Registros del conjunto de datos
<<<<

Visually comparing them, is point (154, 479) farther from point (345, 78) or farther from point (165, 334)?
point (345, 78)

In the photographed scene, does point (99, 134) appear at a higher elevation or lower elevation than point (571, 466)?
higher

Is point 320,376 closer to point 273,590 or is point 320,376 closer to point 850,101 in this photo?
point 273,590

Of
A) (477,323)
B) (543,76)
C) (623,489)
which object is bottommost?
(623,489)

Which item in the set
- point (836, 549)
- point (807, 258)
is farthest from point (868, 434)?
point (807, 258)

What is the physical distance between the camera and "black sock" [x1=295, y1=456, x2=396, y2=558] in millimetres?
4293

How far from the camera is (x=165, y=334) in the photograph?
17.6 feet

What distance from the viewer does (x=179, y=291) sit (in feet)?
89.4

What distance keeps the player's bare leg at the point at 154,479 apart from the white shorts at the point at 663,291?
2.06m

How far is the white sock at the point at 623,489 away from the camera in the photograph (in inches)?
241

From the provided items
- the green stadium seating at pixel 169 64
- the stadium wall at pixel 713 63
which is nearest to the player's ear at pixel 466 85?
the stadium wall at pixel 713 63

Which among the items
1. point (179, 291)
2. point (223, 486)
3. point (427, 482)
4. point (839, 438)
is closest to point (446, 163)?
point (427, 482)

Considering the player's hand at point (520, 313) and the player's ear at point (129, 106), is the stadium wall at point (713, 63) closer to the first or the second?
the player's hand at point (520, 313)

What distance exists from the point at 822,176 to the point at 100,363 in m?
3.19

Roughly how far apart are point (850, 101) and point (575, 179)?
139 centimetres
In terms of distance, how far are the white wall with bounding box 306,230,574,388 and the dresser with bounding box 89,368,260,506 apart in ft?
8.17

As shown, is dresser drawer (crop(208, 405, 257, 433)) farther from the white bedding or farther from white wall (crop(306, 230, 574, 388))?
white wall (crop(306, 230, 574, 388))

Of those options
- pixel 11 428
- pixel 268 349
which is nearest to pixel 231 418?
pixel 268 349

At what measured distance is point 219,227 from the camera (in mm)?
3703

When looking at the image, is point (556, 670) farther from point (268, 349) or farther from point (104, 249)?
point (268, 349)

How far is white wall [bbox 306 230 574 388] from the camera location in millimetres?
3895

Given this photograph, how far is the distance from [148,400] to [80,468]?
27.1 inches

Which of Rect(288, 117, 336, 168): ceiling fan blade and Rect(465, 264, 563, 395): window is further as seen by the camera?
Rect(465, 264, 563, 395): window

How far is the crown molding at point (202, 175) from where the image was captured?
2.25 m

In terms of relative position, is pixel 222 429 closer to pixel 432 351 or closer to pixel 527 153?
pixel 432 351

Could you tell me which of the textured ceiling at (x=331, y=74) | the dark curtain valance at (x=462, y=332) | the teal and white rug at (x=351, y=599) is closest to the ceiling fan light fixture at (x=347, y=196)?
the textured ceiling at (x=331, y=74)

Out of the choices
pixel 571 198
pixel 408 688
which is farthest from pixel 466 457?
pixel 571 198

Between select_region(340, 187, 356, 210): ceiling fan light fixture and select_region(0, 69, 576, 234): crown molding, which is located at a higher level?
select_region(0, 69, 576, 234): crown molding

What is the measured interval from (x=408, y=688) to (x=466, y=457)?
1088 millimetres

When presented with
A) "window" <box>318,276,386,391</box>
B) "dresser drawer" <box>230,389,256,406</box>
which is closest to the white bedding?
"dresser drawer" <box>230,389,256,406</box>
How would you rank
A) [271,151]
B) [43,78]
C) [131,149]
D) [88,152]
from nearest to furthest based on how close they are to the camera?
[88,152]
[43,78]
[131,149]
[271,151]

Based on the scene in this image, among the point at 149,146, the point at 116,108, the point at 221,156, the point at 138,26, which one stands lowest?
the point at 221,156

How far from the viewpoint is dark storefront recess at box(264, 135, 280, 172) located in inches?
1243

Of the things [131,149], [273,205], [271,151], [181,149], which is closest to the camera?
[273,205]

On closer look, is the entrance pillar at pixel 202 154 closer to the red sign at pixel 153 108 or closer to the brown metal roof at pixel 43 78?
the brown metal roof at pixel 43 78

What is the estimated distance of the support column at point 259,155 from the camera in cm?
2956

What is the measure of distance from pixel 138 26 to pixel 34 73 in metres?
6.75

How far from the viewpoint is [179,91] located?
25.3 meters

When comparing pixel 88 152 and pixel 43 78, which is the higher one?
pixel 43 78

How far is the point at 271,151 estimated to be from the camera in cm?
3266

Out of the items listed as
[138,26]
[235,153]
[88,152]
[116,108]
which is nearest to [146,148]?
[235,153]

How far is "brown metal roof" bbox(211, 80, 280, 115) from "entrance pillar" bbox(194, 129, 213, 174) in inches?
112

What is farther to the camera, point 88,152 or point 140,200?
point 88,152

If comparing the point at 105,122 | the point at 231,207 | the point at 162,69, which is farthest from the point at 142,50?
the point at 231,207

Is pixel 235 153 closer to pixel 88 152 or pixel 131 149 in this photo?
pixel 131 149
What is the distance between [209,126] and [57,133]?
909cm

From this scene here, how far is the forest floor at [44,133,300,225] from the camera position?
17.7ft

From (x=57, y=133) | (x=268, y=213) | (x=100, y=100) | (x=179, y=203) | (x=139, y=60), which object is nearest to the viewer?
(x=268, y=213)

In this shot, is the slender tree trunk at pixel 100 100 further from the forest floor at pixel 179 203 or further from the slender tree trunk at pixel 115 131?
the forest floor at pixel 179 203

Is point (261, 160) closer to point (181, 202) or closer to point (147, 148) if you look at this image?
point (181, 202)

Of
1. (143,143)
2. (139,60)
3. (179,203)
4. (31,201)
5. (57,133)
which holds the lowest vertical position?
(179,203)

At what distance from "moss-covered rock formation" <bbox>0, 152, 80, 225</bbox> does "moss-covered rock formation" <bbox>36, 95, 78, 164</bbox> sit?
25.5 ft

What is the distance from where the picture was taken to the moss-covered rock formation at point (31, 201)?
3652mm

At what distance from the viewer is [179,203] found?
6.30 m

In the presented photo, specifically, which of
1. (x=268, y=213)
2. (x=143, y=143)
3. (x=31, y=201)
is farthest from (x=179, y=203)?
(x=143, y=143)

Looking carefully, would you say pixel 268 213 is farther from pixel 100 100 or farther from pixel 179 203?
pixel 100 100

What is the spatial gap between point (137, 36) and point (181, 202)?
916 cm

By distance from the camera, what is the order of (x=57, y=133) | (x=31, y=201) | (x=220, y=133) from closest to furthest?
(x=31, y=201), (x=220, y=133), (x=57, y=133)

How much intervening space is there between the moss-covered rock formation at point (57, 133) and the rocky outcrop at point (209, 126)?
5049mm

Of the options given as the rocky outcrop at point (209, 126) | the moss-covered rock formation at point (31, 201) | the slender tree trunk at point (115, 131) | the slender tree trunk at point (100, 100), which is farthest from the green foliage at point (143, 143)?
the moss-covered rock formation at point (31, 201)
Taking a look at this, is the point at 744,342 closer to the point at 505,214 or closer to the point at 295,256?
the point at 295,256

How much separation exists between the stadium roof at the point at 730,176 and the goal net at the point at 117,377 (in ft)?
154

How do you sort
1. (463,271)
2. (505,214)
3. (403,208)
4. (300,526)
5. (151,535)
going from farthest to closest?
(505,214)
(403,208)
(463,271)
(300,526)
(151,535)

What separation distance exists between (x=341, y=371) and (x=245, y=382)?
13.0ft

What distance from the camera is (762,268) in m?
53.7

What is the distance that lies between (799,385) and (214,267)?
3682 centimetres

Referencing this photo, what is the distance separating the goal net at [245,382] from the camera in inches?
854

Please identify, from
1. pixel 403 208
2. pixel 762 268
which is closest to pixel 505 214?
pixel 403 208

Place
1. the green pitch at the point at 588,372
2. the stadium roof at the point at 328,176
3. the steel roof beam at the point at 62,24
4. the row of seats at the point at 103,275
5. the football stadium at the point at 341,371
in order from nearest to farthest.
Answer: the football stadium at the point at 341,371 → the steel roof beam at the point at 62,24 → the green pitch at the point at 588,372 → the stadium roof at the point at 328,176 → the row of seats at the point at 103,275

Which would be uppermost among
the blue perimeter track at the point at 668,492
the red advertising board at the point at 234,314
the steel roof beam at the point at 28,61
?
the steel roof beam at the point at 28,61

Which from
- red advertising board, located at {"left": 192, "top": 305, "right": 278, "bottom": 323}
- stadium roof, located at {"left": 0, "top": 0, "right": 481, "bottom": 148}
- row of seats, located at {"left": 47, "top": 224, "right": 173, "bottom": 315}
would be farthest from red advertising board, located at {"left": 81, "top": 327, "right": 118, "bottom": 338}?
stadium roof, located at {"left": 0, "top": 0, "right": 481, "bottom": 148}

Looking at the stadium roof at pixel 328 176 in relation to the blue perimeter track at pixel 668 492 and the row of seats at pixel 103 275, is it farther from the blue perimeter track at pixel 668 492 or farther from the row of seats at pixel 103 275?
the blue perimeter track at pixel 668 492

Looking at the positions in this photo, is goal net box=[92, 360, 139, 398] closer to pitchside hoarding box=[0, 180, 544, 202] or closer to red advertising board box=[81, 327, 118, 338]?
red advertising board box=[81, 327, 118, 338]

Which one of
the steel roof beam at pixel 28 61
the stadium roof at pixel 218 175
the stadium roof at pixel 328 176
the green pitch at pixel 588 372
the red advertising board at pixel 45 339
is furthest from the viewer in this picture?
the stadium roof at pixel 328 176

>>>>

Exprese como lista numerada las líneas comprendidas entre la que contiene "Of the options" y la que contiene "Answer: the football", ambas incluidas, y omita las líneas en blanco.

Respuesta:
1. Of the options given as the rocky outcrop at point (209, 126) | the moss-covered rock formation at point (31, 201) | the slender tree trunk at point (115, 131) | the slender tree trunk at point (100, 100), which is farthest from the green foliage at point (143, 143)?
2. the moss-covered rock formation at point (31, 201)
3. Taking a look at this, is the point at 744,342 closer to the point at 505,214 or closer to the point at 295,256?
4. the point at 295,256
5. How much separation exists between the stadium roof at the point at 730,176 and the goal net at the point at 117,377 (in ft)?
6. 154
7. How do you sort
8. 1. (463,271)
9. 2. (505,214)
10. 3. (403,208)
11. 4. (300,526)
12. 5. (151,535)
13. going from farthest to closest?
14. (505,214)
15. (403,208)
16. (463,271)
17. (300,526)
18. (151,535)
19. What separation distance exists between (x=341, y=371) and (x=245, y=382)?
20. 13.0ft
21. What distance from the camera is (762,268) in m?
22. 53.7
23. What is the distance that lies between (799,385) and (214,267)?
24. 3682 centimetres
25. Referencing this photo, what is the distance separating the goal net at [245,382] from the camera in inches?
26. 854
27. Please identify, from
28. 1. pixel 403 208
29. 2. pixel 762 268
30. which is closest to pixel 505 214?
31. pixel 403 208
32. Place
33. 1. the green pitch at the point at 588,372
34. 2. the stadium roof at the point at 328,176
35. 3. the steel roof beam at the point at 62,24
36. 4. the row of seats at the point at 103,275
37. 5. the football stadium at the point at 341,371
38. in order from nearest to farthest.
39. Answer: the football stadium at the point at 341,371 → the steel roof beam at the point at 62,24 → the green pitch at the point at 588,372 → the stadium roof at the point at 328,176 → the row of seats at the point at 103,275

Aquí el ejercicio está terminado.